▸ **What is being asked**: Pull out every line from the line containing "Gold Diamond Orbit Ring" through the end of the material, both ends included, and reproduce it exactly. Keep pictures out.

▸ **Input records**:
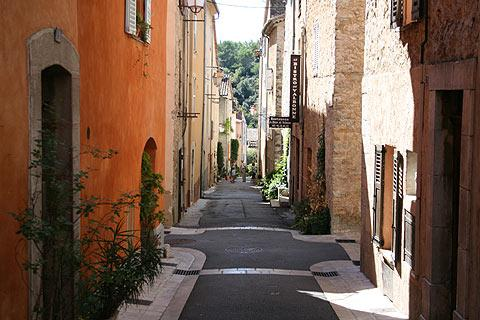 Photo of Valbonne in Alpes-Maritimes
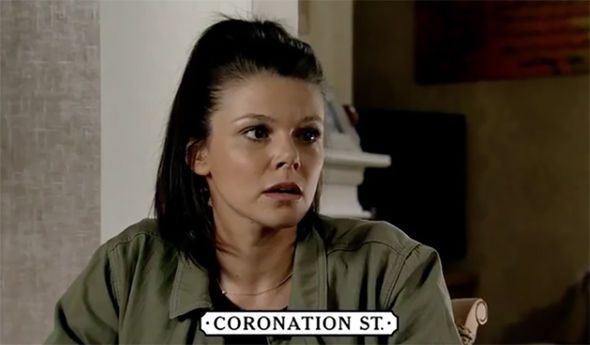 Coronation Street spoilers: Lesbian affair REVEALED as bosses tease shock love triangle - https://buzznews.co.uk/coronation-street-spoilers-lesbian-affair-revealed-as-bosses-tease-shock-love-triangle -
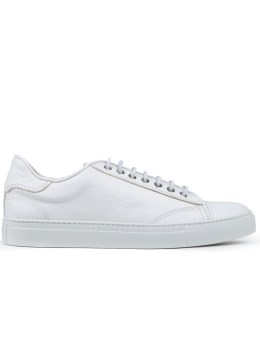 wings + horns Leather Low-Top Sneakers Picture
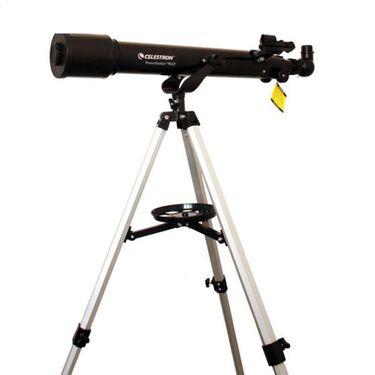 星特朗 CELESTRON PowerSeeker 70AZ 折射式入门级天文望远镜正像光学系统天地两用中小学生儿童礼物观星观景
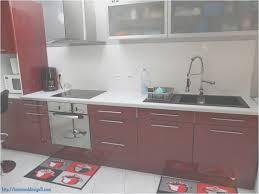 prix caisson cuisine 8 l gant prix caisson cuisine brico depot ldkt meuble de cuisine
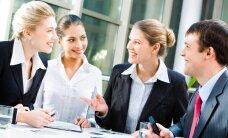 Kas svarbiau: išsilavinimas, tarptautinė patirtis ar asmeninės savybės?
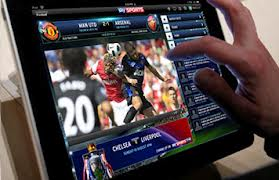 Marketing to Mobile Sports Betting Players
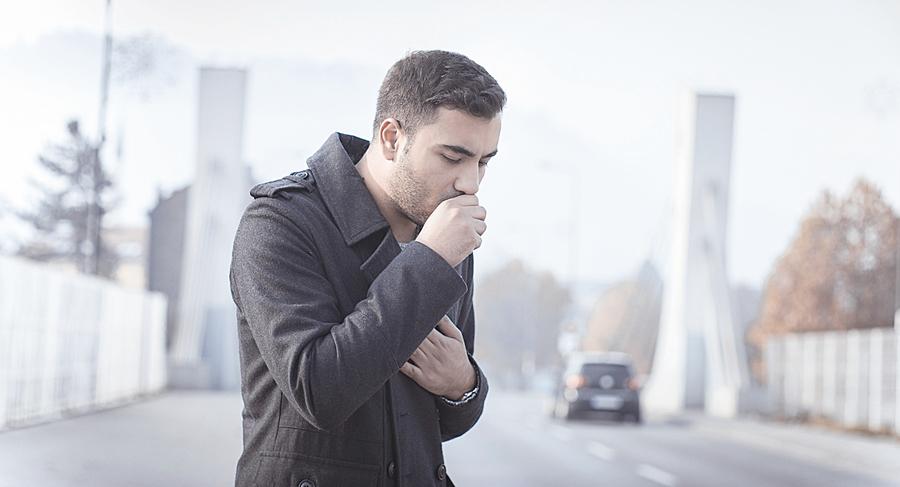 慢性咳嗽久未癒 當心氣喘已上身!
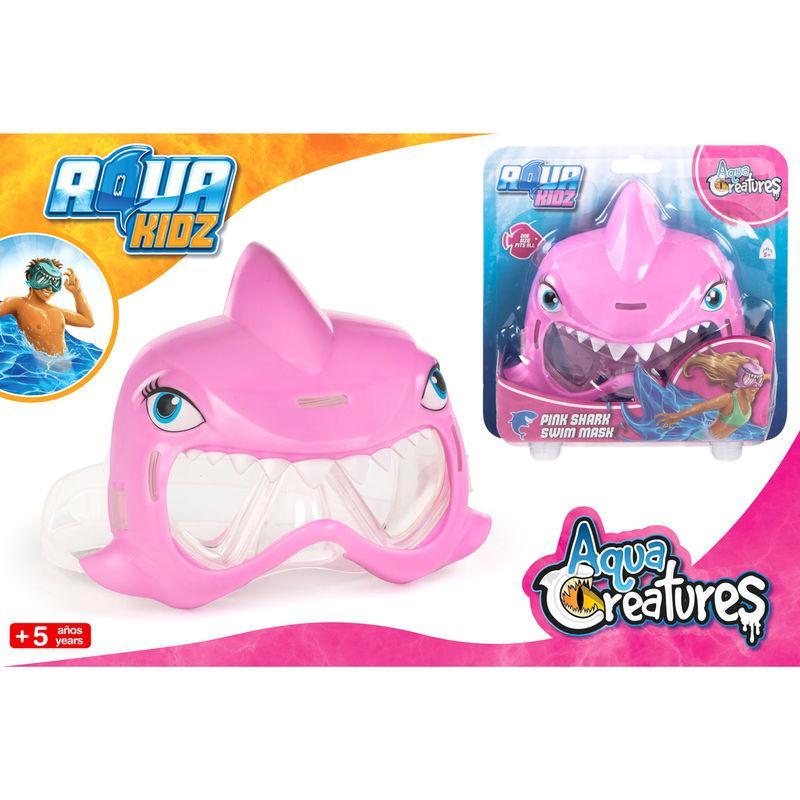 Gafas Bucear Tuburon Rosa Aqua Kidz Mascara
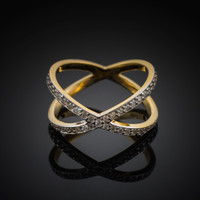 Gold Diamond Orbit Ring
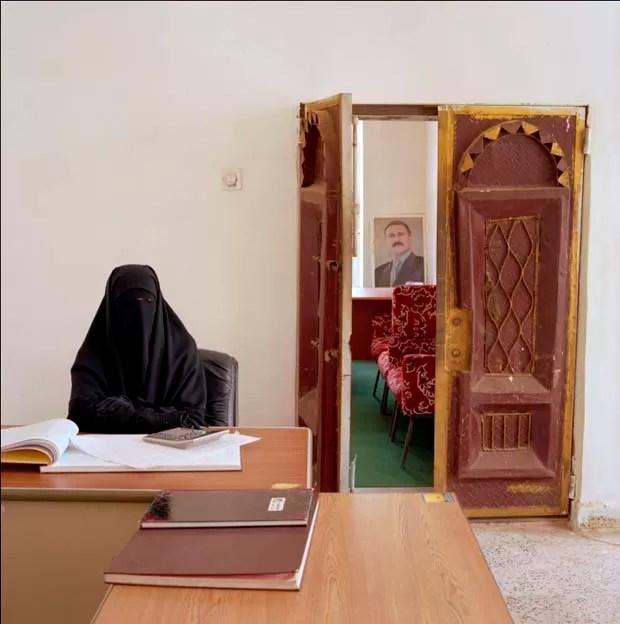 Escritório no Yemen (Foto: Jan Banning/Divulgação)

▸ **Problem solution**:
 Gold Diamond Orbit Ring
 Escritório no Yemen (Foto: Jan Banning/Divulgação)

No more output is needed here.